From Gavin Baker interviews SpaceX CFO Bret Johnsen at Mission Control · · Heller House
“I think that really capital allocation's been one of the bigger challenges of this job for 15 years. And what I would just say is we have a pretty good track record, right, of being able to do this. And certainly the dollars are now bigger than they have been in the past. But but I also am incredibly proud of the value creation uh along the way that we have already been able to achieve.”
On , Gavin Baker, Managing Partner and Chief Investment Officer at Atreides Management, LP, spoke about capital allocation during Gavin Baker interviews SpaceX CFO Bret Johnsen at Mission Control on Heller House.
Gavin Baker, managing partner and CIO of Atreides Management, has recently described the current AI boom as "the most extraordinary moment in the history of capitalism," citing Anthropic's addition of $11 billion in annual recurring revenue in a single month.
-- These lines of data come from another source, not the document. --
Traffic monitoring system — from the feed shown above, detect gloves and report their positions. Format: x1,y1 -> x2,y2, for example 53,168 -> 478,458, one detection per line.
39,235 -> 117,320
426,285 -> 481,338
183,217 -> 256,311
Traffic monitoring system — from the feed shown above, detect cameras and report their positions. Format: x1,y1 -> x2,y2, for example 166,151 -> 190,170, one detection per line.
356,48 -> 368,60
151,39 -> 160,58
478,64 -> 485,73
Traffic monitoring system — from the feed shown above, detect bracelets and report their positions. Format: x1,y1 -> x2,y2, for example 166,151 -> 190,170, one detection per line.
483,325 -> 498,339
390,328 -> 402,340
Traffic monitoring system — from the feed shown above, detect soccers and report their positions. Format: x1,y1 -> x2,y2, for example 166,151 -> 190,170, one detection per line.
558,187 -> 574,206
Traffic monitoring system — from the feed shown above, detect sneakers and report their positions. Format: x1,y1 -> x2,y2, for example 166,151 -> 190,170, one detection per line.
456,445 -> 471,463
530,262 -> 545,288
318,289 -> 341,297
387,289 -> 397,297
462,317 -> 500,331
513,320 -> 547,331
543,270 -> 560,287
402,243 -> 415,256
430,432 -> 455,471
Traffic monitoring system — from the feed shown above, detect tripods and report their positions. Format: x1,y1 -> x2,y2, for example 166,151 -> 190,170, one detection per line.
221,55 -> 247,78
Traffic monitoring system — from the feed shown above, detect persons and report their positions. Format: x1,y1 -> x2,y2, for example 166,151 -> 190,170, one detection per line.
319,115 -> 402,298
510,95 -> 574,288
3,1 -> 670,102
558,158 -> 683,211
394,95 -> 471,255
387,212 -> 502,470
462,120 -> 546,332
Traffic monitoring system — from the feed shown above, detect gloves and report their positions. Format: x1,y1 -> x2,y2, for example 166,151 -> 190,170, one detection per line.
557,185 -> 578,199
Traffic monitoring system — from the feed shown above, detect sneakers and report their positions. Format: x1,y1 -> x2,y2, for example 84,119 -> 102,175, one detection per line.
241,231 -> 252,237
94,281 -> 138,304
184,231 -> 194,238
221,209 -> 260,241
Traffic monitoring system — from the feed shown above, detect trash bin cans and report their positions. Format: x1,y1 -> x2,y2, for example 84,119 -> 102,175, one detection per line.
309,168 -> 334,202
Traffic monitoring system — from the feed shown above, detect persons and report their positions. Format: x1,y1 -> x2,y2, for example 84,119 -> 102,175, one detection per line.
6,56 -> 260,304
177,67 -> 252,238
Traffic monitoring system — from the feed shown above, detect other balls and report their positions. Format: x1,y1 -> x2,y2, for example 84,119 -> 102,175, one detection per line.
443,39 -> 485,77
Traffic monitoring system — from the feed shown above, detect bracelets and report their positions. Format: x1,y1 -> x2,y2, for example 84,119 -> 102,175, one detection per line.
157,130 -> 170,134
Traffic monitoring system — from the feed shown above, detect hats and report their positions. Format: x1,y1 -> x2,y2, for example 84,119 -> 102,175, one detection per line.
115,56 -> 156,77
He has argued that the AI build-out is constrained by "watts and wafers," and that TSMC's leadership is deliberately limiting capacity expansion to avoid a bubble, which he said is helping enforce "a real-world physical constraint." Baker has also predicted that Tranium chips will play a role in 2026 similar to that of TPUs in 2025, and that code generation has become the "killer app" for monetizing AI. Baker has discussed the competitive landscape of chip design, describing the proliferation of new chip companies as "good and healthy for the world" and beneficial for Nvidia's Jensen Huang. He has compared running AI clusters to driving a Formula 1 car, stating that it is "really hard to do well," and has highlighted CoreWeave's focus on networking as a structural advantage. Baker has also suggested that orbital compute, with power from the sun and cooling from the dark side of satellites, could eventually replace terrestrial data centers.